I wanted to send the user_id to my backend , and believe the most secure way to do this is via the JWT token that is deserialised to retrieve ‘sub’ field.
The documentation isnt clear enough for my uneducated self unfortunately.
Detailed requirements:
From my NextJS web app users can upload videos, and params, which are sent to my backend (fastapi endpoint to sent data to sql/blob storage)
My endpoint uploads videos to a storage account, and i want t use the user_id to map and determine where it is stored.
For this reason, i wanted to basically say, pass the jwt token in the header of the response.
I assume you are using nextjs-auth0? If so, you probably want to take a look at the following example which outlines how to access an external API from an API route:
I thought that when a user logs in, it created some special token that contains user_id, and other information.
I wanted to send that encoded information (believed to be JWT token) from client side to server side, to help keep the user_id more ‘secure’, especially as it is used to identify users and their content in blob storage.
I don’t think this example you are showing here would let me send the JWT in my post request from server to client?
That’s exactly correct, when a user logs in there is typically an ID and access token returned. The ID token is designed to be used client-side whereas the access token is meant to be passed to an external API/service which validates it.
The access token you send to your API will have a sub claim that is equivalent to the user_id of the user granted the token.

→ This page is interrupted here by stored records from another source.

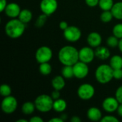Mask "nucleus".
I'll return each instance as SVG.
<instances>
[{
  "instance_id": "f257e3e1",
  "label": "nucleus",
  "mask_w": 122,
  "mask_h": 122,
  "mask_svg": "<svg viewBox=\"0 0 122 122\" xmlns=\"http://www.w3.org/2000/svg\"><path fill=\"white\" fill-rule=\"evenodd\" d=\"M59 59L64 66H74L79 60V51L72 46H63L59 51Z\"/></svg>"
},
{
  "instance_id": "f03ea898",
  "label": "nucleus",
  "mask_w": 122,
  "mask_h": 122,
  "mask_svg": "<svg viewBox=\"0 0 122 122\" xmlns=\"http://www.w3.org/2000/svg\"><path fill=\"white\" fill-rule=\"evenodd\" d=\"M24 30L25 24L15 18L9 21L5 26V32L6 35L11 39L20 37L24 34Z\"/></svg>"
},
{
  "instance_id": "7ed1b4c3",
  "label": "nucleus",
  "mask_w": 122,
  "mask_h": 122,
  "mask_svg": "<svg viewBox=\"0 0 122 122\" xmlns=\"http://www.w3.org/2000/svg\"><path fill=\"white\" fill-rule=\"evenodd\" d=\"M114 69L110 65L101 64L97 67L95 71V78L97 81L102 84H106L114 78Z\"/></svg>"
},
{
  "instance_id": "20e7f679",
  "label": "nucleus",
  "mask_w": 122,
  "mask_h": 122,
  "mask_svg": "<svg viewBox=\"0 0 122 122\" xmlns=\"http://www.w3.org/2000/svg\"><path fill=\"white\" fill-rule=\"evenodd\" d=\"M54 99L52 97L47 94H41L38 96L35 101L34 104L36 109L42 113L50 112L53 109Z\"/></svg>"
},
{
  "instance_id": "39448f33",
  "label": "nucleus",
  "mask_w": 122,
  "mask_h": 122,
  "mask_svg": "<svg viewBox=\"0 0 122 122\" xmlns=\"http://www.w3.org/2000/svg\"><path fill=\"white\" fill-rule=\"evenodd\" d=\"M17 105L18 103L16 98L10 95L4 97V99L1 102V107L4 113L10 114L16 111L17 108Z\"/></svg>"
},
{
  "instance_id": "423d86ee",
  "label": "nucleus",
  "mask_w": 122,
  "mask_h": 122,
  "mask_svg": "<svg viewBox=\"0 0 122 122\" xmlns=\"http://www.w3.org/2000/svg\"><path fill=\"white\" fill-rule=\"evenodd\" d=\"M52 51L49 47L46 46H42L36 50L35 57L36 61L39 64H41L49 62L52 58Z\"/></svg>"
},
{
  "instance_id": "0eeeda50",
  "label": "nucleus",
  "mask_w": 122,
  "mask_h": 122,
  "mask_svg": "<svg viewBox=\"0 0 122 122\" xmlns=\"http://www.w3.org/2000/svg\"><path fill=\"white\" fill-rule=\"evenodd\" d=\"M95 94V89L94 86L89 84H83L78 88L77 94L78 97L82 100H89Z\"/></svg>"
},
{
  "instance_id": "6e6552de",
  "label": "nucleus",
  "mask_w": 122,
  "mask_h": 122,
  "mask_svg": "<svg viewBox=\"0 0 122 122\" xmlns=\"http://www.w3.org/2000/svg\"><path fill=\"white\" fill-rule=\"evenodd\" d=\"M64 38L71 42H75L79 40L81 36V30L75 26H69L64 31Z\"/></svg>"
},
{
  "instance_id": "1a4fd4ad",
  "label": "nucleus",
  "mask_w": 122,
  "mask_h": 122,
  "mask_svg": "<svg viewBox=\"0 0 122 122\" xmlns=\"http://www.w3.org/2000/svg\"><path fill=\"white\" fill-rule=\"evenodd\" d=\"M58 7L56 0H41L40 3V9L42 13L50 16L54 14Z\"/></svg>"
},
{
  "instance_id": "9d476101",
  "label": "nucleus",
  "mask_w": 122,
  "mask_h": 122,
  "mask_svg": "<svg viewBox=\"0 0 122 122\" xmlns=\"http://www.w3.org/2000/svg\"><path fill=\"white\" fill-rule=\"evenodd\" d=\"M73 69L74 77L79 79H84L89 74V67L87 66V64L81 61H77L73 66Z\"/></svg>"
},
{
  "instance_id": "9b49d317",
  "label": "nucleus",
  "mask_w": 122,
  "mask_h": 122,
  "mask_svg": "<svg viewBox=\"0 0 122 122\" xmlns=\"http://www.w3.org/2000/svg\"><path fill=\"white\" fill-rule=\"evenodd\" d=\"M79 61L86 64L92 62L95 57V51L90 46H84L79 51Z\"/></svg>"
},
{
  "instance_id": "f8f14e48",
  "label": "nucleus",
  "mask_w": 122,
  "mask_h": 122,
  "mask_svg": "<svg viewBox=\"0 0 122 122\" xmlns=\"http://www.w3.org/2000/svg\"><path fill=\"white\" fill-rule=\"evenodd\" d=\"M119 105V102L115 97H107L106 98L102 103V107L104 111L109 113L114 112L117 110Z\"/></svg>"
},
{
  "instance_id": "ddd939ff",
  "label": "nucleus",
  "mask_w": 122,
  "mask_h": 122,
  "mask_svg": "<svg viewBox=\"0 0 122 122\" xmlns=\"http://www.w3.org/2000/svg\"><path fill=\"white\" fill-rule=\"evenodd\" d=\"M4 11L6 16H8L10 18L14 19L19 16L21 12V9H20V6L17 4L11 2L7 4V6L5 8Z\"/></svg>"
},
{
  "instance_id": "4468645a",
  "label": "nucleus",
  "mask_w": 122,
  "mask_h": 122,
  "mask_svg": "<svg viewBox=\"0 0 122 122\" xmlns=\"http://www.w3.org/2000/svg\"><path fill=\"white\" fill-rule=\"evenodd\" d=\"M102 36L97 32H92L87 36V42L91 47H98L102 44Z\"/></svg>"
},
{
  "instance_id": "2eb2a0df",
  "label": "nucleus",
  "mask_w": 122,
  "mask_h": 122,
  "mask_svg": "<svg viewBox=\"0 0 122 122\" xmlns=\"http://www.w3.org/2000/svg\"><path fill=\"white\" fill-rule=\"evenodd\" d=\"M87 117L89 120L93 122L101 121L102 119V112L97 107H91L87 112Z\"/></svg>"
},
{
  "instance_id": "dca6fc26",
  "label": "nucleus",
  "mask_w": 122,
  "mask_h": 122,
  "mask_svg": "<svg viewBox=\"0 0 122 122\" xmlns=\"http://www.w3.org/2000/svg\"><path fill=\"white\" fill-rule=\"evenodd\" d=\"M94 51L95 56L101 60H106L110 56V51L109 49L105 46H98Z\"/></svg>"
},
{
  "instance_id": "f3484780",
  "label": "nucleus",
  "mask_w": 122,
  "mask_h": 122,
  "mask_svg": "<svg viewBox=\"0 0 122 122\" xmlns=\"http://www.w3.org/2000/svg\"><path fill=\"white\" fill-rule=\"evenodd\" d=\"M51 85L53 88L56 90H61L64 88L65 86V81H64V77L61 75L56 76H54L52 80H51Z\"/></svg>"
},
{
  "instance_id": "a211bd4d",
  "label": "nucleus",
  "mask_w": 122,
  "mask_h": 122,
  "mask_svg": "<svg viewBox=\"0 0 122 122\" xmlns=\"http://www.w3.org/2000/svg\"><path fill=\"white\" fill-rule=\"evenodd\" d=\"M111 11L115 19L122 20V1L115 3L111 9Z\"/></svg>"
},
{
  "instance_id": "6ab92c4d",
  "label": "nucleus",
  "mask_w": 122,
  "mask_h": 122,
  "mask_svg": "<svg viewBox=\"0 0 122 122\" xmlns=\"http://www.w3.org/2000/svg\"><path fill=\"white\" fill-rule=\"evenodd\" d=\"M66 102L63 99H58L54 101L53 109L56 112H63L66 109Z\"/></svg>"
},
{
  "instance_id": "aec40b11",
  "label": "nucleus",
  "mask_w": 122,
  "mask_h": 122,
  "mask_svg": "<svg viewBox=\"0 0 122 122\" xmlns=\"http://www.w3.org/2000/svg\"><path fill=\"white\" fill-rule=\"evenodd\" d=\"M32 19V13L29 9L21 10V12L19 15V19L24 24L29 23Z\"/></svg>"
},
{
  "instance_id": "412c9836",
  "label": "nucleus",
  "mask_w": 122,
  "mask_h": 122,
  "mask_svg": "<svg viewBox=\"0 0 122 122\" xmlns=\"http://www.w3.org/2000/svg\"><path fill=\"white\" fill-rule=\"evenodd\" d=\"M113 69H122V57L119 55H114L110 59L109 64Z\"/></svg>"
},
{
  "instance_id": "4be33fe9",
  "label": "nucleus",
  "mask_w": 122,
  "mask_h": 122,
  "mask_svg": "<svg viewBox=\"0 0 122 122\" xmlns=\"http://www.w3.org/2000/svg\"><path fill=\"white\" fill-rule=\"evenodd\" d=\"M35 109H36L35 104L31 102H25L24 104H23V105L21 107V111L26 115H30V114H33Z\"/></svg>"
},
{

I am bit confused whether you are asking about sending the token from client (nextjs) to server or the opposite - The code I shared previously adds the jwt as an authorization header in the request to an external API. It’s a bit different than how a typical SPA SDK works in that the API route in your nextjs app serves as a proxy between frontend and your external API. For more details on this I recommend checking out this Github issue.
Have you had a chance to take a look at our React and/or Next.js quickstarts and subsequent sample applications (React , Next.js) - Both outline how to get an access token for a user. It might be helpful to check those out for comparison purposes.